The fund seeks ultimately to raise US$10 billion to invest in ASEAN countries. As of 2011, it had raised US$1 billion, of which US$400 million was invested in four companies in Cambodia, Laos, the Philippines and Thailand.

==Investments==

2GO Group Inc.'s logo 2012-2018

The fund targets investment opportunities in infrastructure, energy and natural resources in the ASEAN countries.

===Philippines===
Its maiden investment was in the Philippines when it helped Negros Navigation buy out Aboitiz Transport Services owners of SuperFerry. Through an equity infusion, it took control of the former Negros Navigation and purchased the Aboitiz Transport System for US$105 million.

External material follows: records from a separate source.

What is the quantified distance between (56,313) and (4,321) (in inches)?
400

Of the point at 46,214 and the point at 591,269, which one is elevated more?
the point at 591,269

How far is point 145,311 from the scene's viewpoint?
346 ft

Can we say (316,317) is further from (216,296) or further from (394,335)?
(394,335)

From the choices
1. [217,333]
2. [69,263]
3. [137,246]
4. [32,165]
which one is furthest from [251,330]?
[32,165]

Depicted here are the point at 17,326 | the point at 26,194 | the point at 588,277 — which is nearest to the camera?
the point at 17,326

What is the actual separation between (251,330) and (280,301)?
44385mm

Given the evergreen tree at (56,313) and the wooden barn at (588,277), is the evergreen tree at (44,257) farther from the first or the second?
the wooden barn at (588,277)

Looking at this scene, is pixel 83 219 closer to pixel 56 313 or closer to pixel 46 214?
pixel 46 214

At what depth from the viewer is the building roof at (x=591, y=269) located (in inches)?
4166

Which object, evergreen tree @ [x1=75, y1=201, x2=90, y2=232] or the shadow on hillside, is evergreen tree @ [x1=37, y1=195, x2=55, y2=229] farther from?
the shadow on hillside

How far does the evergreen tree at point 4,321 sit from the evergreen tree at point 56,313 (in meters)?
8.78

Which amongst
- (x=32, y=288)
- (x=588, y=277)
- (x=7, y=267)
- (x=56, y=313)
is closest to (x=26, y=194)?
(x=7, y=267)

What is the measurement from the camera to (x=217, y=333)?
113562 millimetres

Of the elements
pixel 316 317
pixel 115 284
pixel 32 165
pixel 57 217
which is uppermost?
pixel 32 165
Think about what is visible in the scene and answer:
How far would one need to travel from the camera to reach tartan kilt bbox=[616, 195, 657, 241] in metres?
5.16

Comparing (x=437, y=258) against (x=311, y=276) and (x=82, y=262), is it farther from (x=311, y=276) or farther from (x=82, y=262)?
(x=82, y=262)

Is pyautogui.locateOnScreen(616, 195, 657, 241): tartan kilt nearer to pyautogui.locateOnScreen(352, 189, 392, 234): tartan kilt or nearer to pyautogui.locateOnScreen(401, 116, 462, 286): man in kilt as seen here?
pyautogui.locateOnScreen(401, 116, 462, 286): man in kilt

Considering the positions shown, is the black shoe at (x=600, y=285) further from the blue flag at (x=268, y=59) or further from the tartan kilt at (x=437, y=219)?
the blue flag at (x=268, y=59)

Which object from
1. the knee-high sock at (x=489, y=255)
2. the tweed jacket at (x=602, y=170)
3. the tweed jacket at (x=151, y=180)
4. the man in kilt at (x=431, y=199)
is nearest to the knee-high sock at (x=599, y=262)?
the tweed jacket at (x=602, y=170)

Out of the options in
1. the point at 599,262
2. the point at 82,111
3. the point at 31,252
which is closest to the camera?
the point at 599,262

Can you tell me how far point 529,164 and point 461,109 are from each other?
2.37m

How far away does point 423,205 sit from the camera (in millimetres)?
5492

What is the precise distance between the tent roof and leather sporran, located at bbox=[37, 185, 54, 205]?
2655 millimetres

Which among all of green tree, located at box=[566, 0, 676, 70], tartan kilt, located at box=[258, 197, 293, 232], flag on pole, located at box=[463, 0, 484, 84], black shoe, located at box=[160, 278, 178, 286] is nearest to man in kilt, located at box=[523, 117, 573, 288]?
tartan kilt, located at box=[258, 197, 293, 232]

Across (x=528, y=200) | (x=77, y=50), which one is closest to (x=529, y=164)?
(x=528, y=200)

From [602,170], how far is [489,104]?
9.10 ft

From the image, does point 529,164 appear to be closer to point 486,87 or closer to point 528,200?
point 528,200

The Aboitiz Transport System had been formed by first the break up of WG&A SuperFerry into SuperFerry and Carlos A. Gothong Lines and then the merging of SuperFerry with Cebu Ferries and SuperCat fast ferries into the Aboitiz Transport System. Negros Navigation was subsequently rebranded the 2GO Group and is the Philippines largest ferry and domestic freight company.

== China-ASEAN Maritime Cooperation Fund ==
The China-ASEAN Maritime Cooperation Fund was established in November 2011. The fund is underwritten by China and is valued at RMB 3 billion.